The last part (3) that it rereads the whole file again is an assumption and it could just be a coincidence that the new token is computed at every ~20GB read from disk, but it makes sense, as I do not think swapping would have been that inefficient.
Someone in the GitHub comments had the same experience when using a 10GB VM to limit memory usage.
It appears the claims of memory reduction were premature. Perhaps an artifact of how memory usage is being reported by some tools.
> mmap-ed memory pages backed by a file that aren't dirty aren't counted in an process's RSS usage, only kernel page cache. The mmap-ed regions of virtual memory does get counted in VSZ (virtual memory) but that is just virtual and can be larger than RAM+swap.

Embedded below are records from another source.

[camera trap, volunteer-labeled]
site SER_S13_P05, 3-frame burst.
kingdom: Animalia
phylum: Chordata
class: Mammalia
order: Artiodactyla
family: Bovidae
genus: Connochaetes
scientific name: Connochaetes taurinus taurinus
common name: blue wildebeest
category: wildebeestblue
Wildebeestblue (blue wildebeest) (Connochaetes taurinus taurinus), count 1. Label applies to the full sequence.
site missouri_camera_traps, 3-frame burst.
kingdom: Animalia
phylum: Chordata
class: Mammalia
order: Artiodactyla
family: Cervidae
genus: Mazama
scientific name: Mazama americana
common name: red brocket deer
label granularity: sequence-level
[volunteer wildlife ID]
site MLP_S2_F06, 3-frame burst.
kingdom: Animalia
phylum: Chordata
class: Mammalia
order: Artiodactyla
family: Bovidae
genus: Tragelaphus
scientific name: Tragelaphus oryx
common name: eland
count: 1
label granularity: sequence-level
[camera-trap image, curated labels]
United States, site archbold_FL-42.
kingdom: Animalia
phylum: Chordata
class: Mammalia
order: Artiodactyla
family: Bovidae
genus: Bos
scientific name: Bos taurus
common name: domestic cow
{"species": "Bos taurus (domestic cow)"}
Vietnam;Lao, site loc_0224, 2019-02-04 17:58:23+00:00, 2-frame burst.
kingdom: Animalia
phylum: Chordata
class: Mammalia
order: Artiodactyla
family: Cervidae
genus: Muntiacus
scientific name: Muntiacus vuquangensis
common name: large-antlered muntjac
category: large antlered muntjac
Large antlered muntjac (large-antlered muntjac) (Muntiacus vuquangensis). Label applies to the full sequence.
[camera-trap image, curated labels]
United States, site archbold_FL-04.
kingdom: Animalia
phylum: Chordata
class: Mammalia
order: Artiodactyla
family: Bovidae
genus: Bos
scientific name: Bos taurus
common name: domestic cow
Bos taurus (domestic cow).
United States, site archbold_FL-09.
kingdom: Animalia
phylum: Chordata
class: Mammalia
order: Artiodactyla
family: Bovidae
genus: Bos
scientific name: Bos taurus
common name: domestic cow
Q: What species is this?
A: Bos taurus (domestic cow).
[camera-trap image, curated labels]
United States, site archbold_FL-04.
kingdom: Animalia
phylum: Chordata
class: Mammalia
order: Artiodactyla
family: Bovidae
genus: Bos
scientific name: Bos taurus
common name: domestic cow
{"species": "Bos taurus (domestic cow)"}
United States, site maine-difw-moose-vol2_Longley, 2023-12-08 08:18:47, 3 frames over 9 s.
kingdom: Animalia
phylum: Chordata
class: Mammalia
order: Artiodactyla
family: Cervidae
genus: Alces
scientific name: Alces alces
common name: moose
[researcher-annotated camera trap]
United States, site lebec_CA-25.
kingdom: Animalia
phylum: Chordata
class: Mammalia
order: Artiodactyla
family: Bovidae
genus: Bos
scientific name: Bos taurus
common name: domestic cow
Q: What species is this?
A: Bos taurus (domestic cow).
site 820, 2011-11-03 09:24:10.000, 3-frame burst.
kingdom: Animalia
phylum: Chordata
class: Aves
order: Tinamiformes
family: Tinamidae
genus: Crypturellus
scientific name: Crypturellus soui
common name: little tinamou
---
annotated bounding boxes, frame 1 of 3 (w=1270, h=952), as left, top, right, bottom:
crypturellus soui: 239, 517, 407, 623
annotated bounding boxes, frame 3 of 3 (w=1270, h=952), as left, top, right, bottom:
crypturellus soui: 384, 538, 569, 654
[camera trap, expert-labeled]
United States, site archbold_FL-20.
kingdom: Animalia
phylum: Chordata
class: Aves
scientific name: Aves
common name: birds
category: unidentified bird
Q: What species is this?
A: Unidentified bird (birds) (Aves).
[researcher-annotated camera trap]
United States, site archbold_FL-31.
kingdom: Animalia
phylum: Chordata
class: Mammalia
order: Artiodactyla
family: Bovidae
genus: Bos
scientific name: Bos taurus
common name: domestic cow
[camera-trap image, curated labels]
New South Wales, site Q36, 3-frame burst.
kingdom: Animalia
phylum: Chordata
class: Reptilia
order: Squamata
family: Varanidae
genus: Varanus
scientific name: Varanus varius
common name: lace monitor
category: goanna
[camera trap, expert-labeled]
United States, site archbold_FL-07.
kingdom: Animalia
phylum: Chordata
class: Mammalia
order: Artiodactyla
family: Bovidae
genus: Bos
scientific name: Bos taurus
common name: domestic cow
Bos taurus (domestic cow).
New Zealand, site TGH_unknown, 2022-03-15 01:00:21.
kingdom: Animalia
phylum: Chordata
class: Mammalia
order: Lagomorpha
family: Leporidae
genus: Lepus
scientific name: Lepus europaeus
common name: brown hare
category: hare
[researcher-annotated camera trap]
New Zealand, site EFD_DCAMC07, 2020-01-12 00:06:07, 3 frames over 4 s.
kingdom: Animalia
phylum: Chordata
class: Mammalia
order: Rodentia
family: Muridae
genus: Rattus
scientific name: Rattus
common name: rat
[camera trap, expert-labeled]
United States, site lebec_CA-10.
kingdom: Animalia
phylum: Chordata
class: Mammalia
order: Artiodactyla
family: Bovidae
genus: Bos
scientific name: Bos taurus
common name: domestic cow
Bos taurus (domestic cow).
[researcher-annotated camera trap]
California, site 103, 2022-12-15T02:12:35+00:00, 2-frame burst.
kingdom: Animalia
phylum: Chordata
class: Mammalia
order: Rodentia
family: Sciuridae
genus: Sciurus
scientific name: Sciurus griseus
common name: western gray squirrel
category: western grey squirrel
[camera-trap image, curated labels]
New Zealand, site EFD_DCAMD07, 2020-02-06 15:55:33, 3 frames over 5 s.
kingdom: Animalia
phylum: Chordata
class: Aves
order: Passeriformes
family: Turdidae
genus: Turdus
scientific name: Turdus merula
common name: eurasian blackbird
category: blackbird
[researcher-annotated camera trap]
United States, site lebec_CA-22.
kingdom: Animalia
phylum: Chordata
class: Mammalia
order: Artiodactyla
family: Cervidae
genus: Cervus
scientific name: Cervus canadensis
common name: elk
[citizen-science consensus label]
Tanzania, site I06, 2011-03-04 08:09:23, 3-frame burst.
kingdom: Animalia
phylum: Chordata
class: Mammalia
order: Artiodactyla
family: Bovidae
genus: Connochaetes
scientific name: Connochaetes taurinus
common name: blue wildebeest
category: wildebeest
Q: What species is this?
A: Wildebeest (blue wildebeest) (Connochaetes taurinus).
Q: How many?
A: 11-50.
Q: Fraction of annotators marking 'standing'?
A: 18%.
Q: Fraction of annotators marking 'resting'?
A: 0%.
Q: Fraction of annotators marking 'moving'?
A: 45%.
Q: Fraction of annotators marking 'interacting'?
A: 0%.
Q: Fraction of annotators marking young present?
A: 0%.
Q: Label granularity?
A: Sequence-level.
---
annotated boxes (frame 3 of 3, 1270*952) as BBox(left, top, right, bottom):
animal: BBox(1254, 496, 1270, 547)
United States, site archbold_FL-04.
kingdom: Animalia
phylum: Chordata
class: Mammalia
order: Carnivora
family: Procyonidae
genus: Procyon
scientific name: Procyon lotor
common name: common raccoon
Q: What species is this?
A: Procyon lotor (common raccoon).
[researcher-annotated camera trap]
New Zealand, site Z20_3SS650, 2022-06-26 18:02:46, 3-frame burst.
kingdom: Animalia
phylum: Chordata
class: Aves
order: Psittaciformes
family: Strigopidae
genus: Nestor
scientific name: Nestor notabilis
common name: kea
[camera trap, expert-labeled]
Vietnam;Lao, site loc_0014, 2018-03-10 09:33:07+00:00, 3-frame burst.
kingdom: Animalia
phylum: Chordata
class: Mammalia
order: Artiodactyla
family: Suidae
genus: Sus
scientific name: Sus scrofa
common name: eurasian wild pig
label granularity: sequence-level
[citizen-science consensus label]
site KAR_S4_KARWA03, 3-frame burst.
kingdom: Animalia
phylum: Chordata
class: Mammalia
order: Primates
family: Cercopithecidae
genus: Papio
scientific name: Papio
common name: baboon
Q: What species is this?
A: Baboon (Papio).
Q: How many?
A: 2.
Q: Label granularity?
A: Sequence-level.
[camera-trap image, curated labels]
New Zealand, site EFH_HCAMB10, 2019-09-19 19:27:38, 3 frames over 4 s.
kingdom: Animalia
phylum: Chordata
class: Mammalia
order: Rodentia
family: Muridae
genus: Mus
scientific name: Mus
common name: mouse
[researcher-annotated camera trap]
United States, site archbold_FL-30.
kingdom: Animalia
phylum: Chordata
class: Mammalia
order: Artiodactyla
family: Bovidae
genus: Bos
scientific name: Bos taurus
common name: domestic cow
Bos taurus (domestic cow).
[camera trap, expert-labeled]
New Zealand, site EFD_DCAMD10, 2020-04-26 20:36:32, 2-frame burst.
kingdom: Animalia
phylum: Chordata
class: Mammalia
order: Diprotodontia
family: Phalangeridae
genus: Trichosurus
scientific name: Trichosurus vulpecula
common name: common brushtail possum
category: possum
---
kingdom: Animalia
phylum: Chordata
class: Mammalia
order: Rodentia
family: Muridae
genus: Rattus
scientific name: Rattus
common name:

those are the output of convert-pth-to-ggml.py and quantize respectively
I had to cancel 30B as I needed to use the computer after some 12 hours, now I have to fix the ext4 filesystem of the drive where I was doing it, fun times for the weekend
guess I'll settle for 13B, I was using 7B but the results are pretty lousy compared to GPT4all's Lora, let alone GPT3.5-turbo or better
I'll give a shot to quantising 13B, I'm on 16GB of RAM locally
It looks to me that if I was planning on building a new machine capable of LLM inference it’s going to be possible using commodity gamer components and if lazy weights is viable, then such a machine with multiple PCIe 5 nvme drives in a raid 0 can potentially almost reach memory bandwidth.
On my list of to investigate next is in regards to inference with GPUs, could somehow multiple smaller GPUs be used with a technique similar to the OP post.